## Begin Stored data

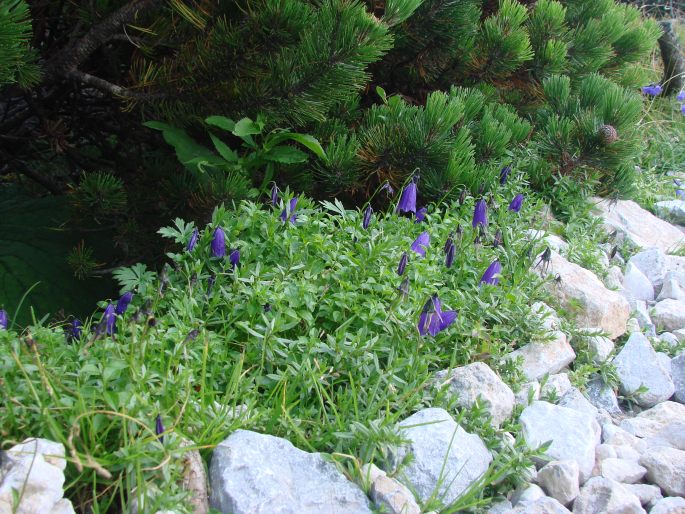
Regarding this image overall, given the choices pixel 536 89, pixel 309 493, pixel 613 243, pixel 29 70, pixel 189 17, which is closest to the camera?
pixel 309 493

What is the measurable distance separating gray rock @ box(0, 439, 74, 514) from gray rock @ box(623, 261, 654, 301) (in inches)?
116

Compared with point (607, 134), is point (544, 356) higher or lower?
lower

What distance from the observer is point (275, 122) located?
317cm

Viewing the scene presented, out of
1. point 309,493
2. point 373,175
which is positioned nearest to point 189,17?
point 373,175

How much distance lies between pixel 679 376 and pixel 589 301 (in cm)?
48

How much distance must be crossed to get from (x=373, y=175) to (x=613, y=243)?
1.48 m

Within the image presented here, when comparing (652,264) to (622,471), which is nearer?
(622,471)

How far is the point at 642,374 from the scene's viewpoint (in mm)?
2938

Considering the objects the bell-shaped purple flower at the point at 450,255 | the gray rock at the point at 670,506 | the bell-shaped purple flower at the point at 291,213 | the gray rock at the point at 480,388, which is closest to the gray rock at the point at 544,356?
the gray rock at the point at 480,388

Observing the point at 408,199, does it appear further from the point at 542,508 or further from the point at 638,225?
the point at 638,225

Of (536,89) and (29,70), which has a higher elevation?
(536,89)

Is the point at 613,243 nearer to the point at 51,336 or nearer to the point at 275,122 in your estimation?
the point at 275,122

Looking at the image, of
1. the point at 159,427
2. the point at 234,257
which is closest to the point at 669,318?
the point at 234,257

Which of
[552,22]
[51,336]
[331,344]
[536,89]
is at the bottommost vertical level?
[51,336]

## End Stored data

• Written instruction
Give the part of the material that opens with the line containing "Looking at the image, of" and runs through the end of the material as a JSON list of strings, one string per line, leaving out blank lines.

• Exercise output
[
  "Looking at the image, of",
  "1. the point at 159,427",
  "2. the point at 234,257",
  "which is closest to the point at 669,318?",
  "the point at 234,257",
  "Which of",
  "[552,22]",
  "[51,336]",
  "[331,344]",
  "[536,89]",
  "is at the bottommost vertical level?",
  "[51,336]"
]